• _Provided passage_:
** BEGIN **
Lecture examines works of Percy

Dr. John O'Callaghan, associate professor of philosophy at Notre Dame, discussed the life and literature of author Walker Percy in a lecture Tuesday.

The talk was part of the Catholic Culture Literature Series: Strangers in a Strange Land, run by the Center for Ethics and Culture. The four-part series centers around four Catholic-American authors and the contributions they have made to Catholic literature.

A recurrent theme in Percy's works was his feeling that many people knew "how to be in the world and not of it," O'Callaghan said.

Percy's own childhood was quite traumatic, and it is surprising he was able to step outside this viewpoint, he said.

Born in southern Alabama, Percy did not convert to Catholicism until his adult years. At the age of 12, his father committed suicide and not long after, he lost his mother in a car accident, O'Callaghan said.

He said these events had a profound affect on Percy and influenced many of his writings. He is well known for works such as "The Moviegoer" and "The Thanatos Syndrome."

O'Callaghan discussed the fact that this Catholic author touches on many subjects, including racism and class.

Percy's moral sense is visible in his outrage "at the cross burning of a Roman Catholic Archbishop of New Orleans who said that segregation was a sin," Callaghan said.
** END **
• _Stated exercise 1_:
Decide whether each statement below agrees with the article on the Walker Percy lecture above. Answer yes or no for each and quote the words from the article that settle it.
(a) The lecture series is run by the Center for Ethics and Culture.
(b) Percy was born in northern Alabama.
(c) The lecture series has six parts.
• _Stated exercise 2_:
From the article on the Walker Percy lecture, extract the passage starting with "Percy's own childhood" and going on through "racism and class.", copied word for word.
• _Stated exercise 3_:
Continue the news article about the Walker Percy lecture, picking up after its final sentence.

• _Recorded information_:
** BEGIN **
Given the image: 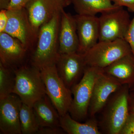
** END **
• _Result 1_:
(a) Yes: "run by the Center for Ethics and Culture"
(b) No: "Born in southern Alabama"
(c) No: "The four-part series"

• _Result 2_:
Percy's own childhood was quite traumatic, and it is surprising he was able to step outside this viewpoint, he said.

Born in southern Alabama, Percy did not convert to Catholicism until his adult years. At the age of 12, his father committed suicide and not long after, he lost his mother in a car accident, O'Callaghan said.

He said these events had a profound affect on Percy and influenced many of his writings. He is well known for works such as "The Moviegoer" and "The Thanatos Syndrome."

O'Callaghan discussed the fact that this Catholic author touches on many subjects, including racism and class.

• _Result 3_:
Percy goes farther as to criticize the stoicism of many of his friends and relatives who allowed this to occur, he said.

O'Callaghan said this portrayal of ethical strength caused him to reflect on his own education in a Catholic school, questioning why he never read Percy as a part of his curriculum.

He said one friend told him Catholic schooling was "all about works and little about faith," which caused him to ask, "are we any better now?"

It is clear after this lecture that whatever Percy was discussing, it was always done with comedy, O'Callaghan said.

He said he had a "characteristic humor sly beyond belief," which gave him a "more universal appeal than just another southern writer."

Callaghan said faith is not something that can be made up, but must be experienced.

"We do not produce religious experience," O'Callaghan said. "[The] sacred comes to us as a kind of message."